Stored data
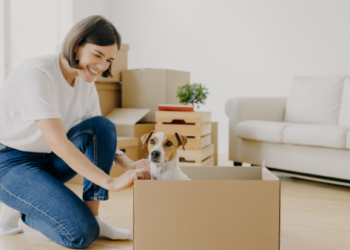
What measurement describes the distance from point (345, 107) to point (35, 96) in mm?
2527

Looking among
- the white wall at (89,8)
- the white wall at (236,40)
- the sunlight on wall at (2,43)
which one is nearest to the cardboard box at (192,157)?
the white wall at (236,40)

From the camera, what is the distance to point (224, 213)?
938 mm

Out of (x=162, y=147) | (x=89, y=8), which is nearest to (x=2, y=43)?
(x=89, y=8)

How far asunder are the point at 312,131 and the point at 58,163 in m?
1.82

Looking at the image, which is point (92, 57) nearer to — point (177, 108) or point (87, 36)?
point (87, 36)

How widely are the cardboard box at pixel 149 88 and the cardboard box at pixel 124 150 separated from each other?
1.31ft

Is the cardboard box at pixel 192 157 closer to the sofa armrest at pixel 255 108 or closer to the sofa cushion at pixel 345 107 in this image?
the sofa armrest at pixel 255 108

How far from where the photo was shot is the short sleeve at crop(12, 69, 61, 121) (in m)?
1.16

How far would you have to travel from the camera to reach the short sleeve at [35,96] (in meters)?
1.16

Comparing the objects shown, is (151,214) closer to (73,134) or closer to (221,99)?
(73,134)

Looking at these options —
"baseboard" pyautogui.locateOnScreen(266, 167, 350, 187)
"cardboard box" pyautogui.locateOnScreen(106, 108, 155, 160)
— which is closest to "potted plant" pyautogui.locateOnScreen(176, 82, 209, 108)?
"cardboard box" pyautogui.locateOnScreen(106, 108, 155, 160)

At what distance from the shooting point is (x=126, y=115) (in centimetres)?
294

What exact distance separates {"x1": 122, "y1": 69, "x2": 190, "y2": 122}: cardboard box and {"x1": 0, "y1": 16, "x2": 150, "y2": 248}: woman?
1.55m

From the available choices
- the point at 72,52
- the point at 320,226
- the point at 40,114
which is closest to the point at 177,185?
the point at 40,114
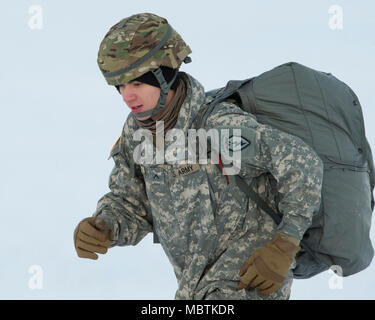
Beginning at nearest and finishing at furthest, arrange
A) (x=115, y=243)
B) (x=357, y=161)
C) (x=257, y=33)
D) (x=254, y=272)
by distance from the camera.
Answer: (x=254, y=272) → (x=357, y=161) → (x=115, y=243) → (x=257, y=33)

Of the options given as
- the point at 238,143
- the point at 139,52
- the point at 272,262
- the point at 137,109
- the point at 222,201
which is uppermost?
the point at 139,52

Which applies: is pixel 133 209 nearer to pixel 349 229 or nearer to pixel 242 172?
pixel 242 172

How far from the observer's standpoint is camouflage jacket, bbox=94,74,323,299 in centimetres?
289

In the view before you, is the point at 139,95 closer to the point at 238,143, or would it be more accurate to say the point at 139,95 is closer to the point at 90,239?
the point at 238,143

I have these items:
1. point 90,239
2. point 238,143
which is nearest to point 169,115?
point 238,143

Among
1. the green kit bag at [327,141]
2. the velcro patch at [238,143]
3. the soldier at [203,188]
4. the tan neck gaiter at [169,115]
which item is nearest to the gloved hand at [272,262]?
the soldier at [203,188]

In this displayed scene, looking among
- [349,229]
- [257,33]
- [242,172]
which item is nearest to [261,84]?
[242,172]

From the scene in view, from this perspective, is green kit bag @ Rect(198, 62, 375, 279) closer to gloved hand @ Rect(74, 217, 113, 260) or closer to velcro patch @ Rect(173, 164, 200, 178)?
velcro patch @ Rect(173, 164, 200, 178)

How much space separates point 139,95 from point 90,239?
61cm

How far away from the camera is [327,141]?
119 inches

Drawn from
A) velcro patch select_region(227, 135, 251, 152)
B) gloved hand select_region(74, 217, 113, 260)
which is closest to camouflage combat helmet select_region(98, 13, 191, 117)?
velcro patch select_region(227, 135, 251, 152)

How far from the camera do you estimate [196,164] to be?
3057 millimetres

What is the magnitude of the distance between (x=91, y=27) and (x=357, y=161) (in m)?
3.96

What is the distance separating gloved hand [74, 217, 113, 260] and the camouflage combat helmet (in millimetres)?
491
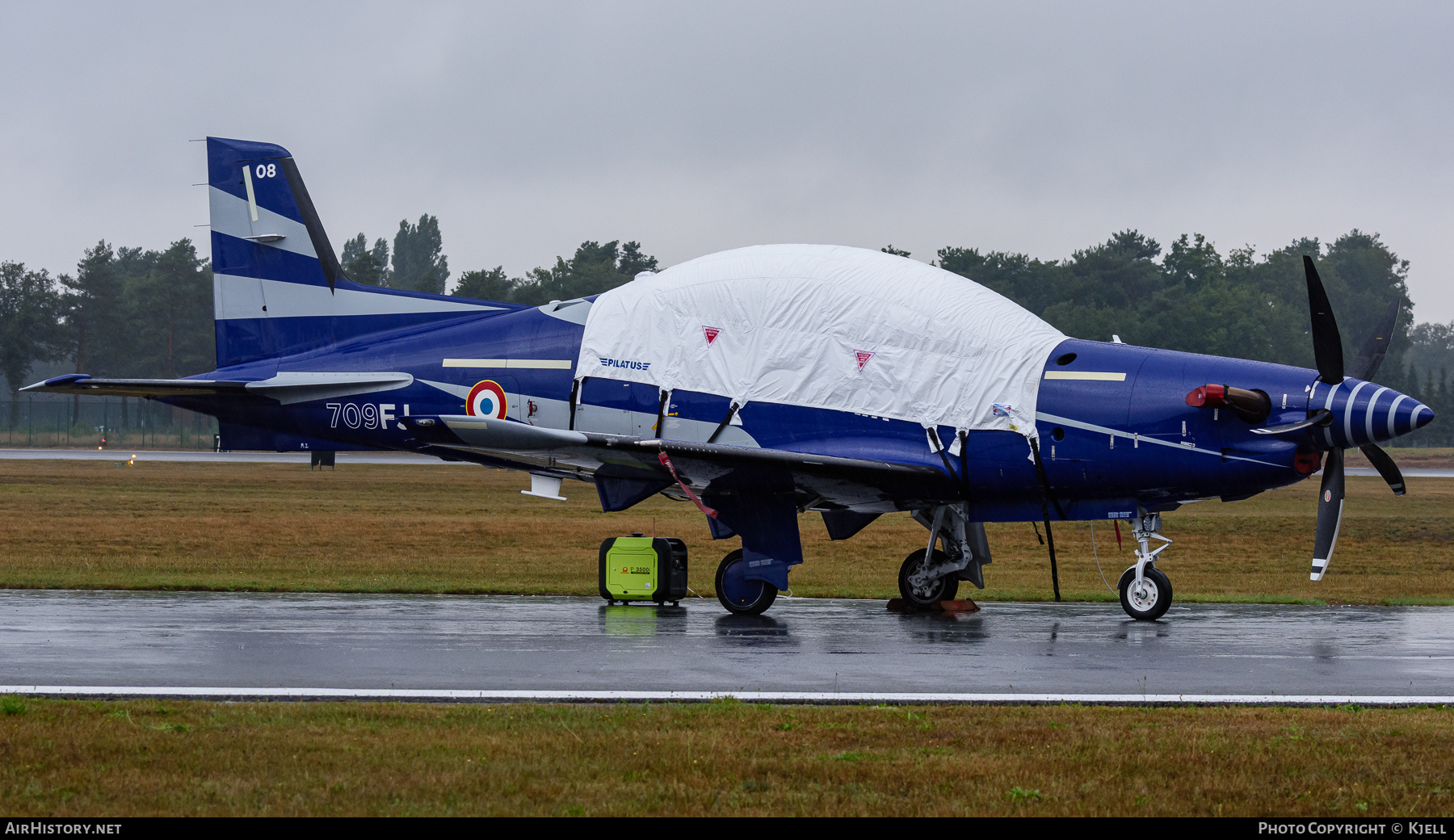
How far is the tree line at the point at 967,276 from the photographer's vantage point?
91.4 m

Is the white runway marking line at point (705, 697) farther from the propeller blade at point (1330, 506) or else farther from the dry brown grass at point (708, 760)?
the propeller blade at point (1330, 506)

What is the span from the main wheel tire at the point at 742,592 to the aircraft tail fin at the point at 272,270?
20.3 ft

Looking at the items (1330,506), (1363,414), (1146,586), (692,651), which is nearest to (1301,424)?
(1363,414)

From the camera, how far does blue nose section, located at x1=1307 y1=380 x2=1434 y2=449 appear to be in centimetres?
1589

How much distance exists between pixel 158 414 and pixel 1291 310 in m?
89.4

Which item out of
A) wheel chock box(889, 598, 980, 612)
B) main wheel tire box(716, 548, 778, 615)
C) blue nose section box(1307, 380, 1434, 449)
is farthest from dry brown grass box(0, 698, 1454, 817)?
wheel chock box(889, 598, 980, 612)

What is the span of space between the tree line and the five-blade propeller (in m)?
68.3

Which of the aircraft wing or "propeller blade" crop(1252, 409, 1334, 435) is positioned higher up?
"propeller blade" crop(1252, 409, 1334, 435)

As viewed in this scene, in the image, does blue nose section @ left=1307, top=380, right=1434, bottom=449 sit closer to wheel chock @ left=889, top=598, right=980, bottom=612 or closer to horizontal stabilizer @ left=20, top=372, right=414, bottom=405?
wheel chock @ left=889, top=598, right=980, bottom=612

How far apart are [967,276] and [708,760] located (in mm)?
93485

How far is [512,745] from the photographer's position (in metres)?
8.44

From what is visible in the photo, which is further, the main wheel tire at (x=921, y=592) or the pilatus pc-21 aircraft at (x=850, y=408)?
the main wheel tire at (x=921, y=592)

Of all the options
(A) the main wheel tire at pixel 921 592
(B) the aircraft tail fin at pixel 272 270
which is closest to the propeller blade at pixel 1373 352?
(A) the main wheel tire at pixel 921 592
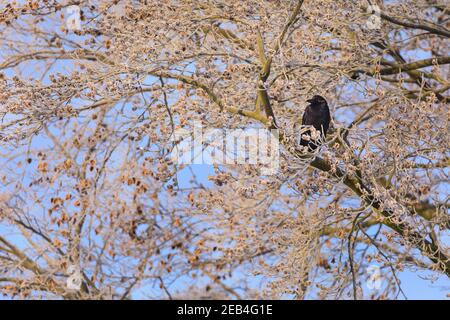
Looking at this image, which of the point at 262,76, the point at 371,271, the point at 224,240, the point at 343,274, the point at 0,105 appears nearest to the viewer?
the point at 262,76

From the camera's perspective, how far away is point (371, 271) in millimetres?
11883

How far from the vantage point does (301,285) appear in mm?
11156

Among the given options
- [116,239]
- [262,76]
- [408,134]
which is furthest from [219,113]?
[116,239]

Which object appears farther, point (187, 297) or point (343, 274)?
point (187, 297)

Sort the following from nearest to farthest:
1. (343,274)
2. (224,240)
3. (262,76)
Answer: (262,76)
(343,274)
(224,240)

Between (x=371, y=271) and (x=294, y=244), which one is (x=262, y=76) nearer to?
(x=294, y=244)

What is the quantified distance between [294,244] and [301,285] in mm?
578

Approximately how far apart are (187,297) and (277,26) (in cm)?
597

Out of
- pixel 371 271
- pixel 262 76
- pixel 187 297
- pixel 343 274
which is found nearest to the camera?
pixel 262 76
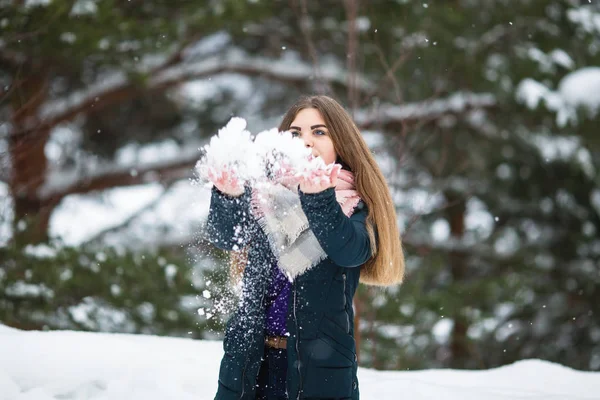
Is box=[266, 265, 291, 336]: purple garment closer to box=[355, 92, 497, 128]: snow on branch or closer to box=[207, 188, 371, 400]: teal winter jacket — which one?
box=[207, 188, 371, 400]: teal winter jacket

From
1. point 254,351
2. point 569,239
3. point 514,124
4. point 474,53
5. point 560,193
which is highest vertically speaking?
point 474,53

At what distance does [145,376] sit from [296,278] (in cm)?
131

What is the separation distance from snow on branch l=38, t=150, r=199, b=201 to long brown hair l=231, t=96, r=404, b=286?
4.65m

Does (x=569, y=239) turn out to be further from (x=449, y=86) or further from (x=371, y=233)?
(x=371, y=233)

...

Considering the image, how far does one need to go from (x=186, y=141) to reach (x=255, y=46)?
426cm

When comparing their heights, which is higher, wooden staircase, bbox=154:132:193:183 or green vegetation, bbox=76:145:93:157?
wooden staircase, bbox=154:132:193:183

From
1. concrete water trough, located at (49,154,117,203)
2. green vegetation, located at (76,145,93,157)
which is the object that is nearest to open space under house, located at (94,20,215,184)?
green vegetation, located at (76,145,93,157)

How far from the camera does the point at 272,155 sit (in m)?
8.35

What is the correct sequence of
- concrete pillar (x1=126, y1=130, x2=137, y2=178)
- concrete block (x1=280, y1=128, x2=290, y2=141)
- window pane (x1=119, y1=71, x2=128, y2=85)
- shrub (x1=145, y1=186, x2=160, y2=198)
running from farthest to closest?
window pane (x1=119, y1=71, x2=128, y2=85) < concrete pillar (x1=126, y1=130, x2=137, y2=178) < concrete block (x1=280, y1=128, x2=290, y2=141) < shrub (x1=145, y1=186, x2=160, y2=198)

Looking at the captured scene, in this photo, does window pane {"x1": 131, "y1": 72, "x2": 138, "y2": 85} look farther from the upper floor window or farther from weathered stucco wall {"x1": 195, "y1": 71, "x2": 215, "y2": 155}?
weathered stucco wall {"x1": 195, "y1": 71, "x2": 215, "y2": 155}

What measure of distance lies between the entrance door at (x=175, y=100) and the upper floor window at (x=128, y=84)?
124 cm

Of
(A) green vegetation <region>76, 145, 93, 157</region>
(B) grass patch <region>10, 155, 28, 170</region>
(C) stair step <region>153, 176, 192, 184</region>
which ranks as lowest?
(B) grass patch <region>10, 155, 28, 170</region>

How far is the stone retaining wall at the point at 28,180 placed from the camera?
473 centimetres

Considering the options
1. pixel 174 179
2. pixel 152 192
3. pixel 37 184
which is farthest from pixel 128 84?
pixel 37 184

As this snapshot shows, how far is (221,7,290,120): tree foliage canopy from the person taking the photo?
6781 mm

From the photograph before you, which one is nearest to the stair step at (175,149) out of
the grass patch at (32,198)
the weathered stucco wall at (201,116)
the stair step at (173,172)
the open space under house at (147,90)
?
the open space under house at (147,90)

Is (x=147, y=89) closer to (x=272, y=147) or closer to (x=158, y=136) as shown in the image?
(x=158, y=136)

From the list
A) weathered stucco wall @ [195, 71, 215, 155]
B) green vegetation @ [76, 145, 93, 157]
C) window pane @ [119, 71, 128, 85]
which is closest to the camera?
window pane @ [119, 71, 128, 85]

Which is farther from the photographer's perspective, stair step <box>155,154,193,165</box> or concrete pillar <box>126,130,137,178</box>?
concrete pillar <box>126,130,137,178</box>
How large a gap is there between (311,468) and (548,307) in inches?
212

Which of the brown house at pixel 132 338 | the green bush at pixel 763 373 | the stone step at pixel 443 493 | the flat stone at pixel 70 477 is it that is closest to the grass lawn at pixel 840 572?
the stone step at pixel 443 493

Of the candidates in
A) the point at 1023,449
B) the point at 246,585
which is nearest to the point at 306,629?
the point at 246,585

--

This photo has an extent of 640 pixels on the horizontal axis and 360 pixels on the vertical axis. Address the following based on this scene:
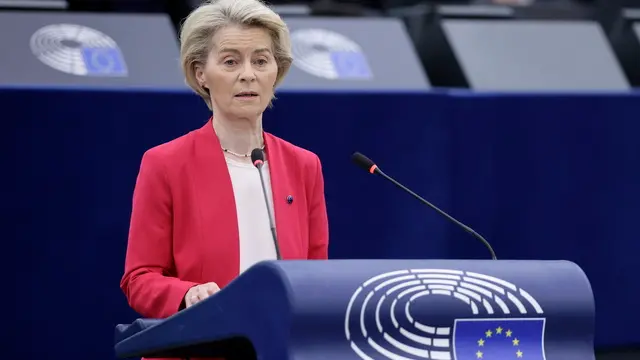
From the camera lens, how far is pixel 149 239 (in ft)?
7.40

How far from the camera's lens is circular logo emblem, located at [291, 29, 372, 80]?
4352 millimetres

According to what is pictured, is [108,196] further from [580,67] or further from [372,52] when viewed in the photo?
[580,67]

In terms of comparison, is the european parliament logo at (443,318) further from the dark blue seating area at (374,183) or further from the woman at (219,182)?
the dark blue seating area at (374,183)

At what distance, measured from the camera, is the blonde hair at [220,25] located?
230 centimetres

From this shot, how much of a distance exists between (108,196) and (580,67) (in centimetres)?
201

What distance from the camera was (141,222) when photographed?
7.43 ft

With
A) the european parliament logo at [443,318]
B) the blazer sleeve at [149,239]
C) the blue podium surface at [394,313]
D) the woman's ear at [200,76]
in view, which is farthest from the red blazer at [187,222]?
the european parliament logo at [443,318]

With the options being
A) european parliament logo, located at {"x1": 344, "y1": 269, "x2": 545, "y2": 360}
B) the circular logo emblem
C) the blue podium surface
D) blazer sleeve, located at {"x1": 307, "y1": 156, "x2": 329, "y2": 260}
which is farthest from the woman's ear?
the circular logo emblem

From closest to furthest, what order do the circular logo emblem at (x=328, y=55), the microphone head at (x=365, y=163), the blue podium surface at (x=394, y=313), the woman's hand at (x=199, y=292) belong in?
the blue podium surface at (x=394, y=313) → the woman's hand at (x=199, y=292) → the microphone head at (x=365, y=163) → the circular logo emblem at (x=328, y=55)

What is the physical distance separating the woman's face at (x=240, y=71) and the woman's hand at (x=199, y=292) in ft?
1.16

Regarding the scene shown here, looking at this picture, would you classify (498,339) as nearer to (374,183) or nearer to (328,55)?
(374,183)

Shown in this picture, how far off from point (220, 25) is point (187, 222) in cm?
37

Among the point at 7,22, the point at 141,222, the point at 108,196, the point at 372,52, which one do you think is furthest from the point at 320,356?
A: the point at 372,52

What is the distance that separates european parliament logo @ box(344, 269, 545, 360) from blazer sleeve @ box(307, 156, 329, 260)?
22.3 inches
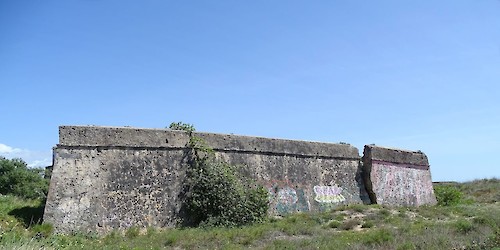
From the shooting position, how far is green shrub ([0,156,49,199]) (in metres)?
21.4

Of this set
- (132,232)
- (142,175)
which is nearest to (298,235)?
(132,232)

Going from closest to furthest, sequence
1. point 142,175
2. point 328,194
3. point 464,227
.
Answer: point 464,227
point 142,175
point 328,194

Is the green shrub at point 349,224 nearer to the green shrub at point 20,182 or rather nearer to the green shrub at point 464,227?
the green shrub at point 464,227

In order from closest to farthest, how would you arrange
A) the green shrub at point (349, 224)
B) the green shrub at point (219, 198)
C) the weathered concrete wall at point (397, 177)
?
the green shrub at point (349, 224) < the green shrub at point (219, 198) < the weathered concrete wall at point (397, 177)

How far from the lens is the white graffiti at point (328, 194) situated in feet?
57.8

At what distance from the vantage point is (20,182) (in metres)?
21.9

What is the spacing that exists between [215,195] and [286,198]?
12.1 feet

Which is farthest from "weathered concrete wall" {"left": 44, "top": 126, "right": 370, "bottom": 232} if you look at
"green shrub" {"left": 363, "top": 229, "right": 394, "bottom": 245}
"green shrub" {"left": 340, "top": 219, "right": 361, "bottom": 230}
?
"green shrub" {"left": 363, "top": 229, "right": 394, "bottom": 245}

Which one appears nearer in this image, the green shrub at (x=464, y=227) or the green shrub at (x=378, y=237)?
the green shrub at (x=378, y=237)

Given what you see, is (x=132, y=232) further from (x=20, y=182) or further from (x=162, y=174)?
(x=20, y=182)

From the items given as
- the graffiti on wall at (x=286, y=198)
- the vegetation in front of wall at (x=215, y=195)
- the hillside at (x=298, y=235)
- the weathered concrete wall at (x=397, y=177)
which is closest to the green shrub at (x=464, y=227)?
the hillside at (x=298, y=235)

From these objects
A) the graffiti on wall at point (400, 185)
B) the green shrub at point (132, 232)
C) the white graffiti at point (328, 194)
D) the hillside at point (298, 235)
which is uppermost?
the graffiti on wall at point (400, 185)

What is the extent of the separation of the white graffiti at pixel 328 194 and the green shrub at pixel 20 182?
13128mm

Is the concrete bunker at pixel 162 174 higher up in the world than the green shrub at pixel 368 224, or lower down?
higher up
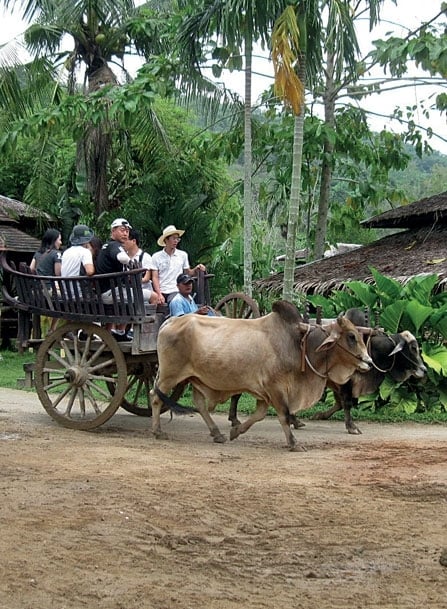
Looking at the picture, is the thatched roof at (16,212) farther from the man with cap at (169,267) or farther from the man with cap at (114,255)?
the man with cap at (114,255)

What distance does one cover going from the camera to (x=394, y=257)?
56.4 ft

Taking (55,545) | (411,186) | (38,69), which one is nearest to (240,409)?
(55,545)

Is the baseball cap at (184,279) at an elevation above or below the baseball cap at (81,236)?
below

WHAT IS ASKED
Pick out every line in the stored data that contains the string "pyautogui", and copy each of those lines.

SOLUTION TO THIS TASK
"baseboard" pyautogui.locateOnScreen(266, 167, 350, 187)
"cardboard box" pyautogui.locateOnScreen(106, 108, 155, 160)
— which is closest to "potted plant" pyautogui.locateOnScreen(176, 82, 209, 108)?
"cardboard box" pyautogui.locateOnScreen(106, 108, 155, 160)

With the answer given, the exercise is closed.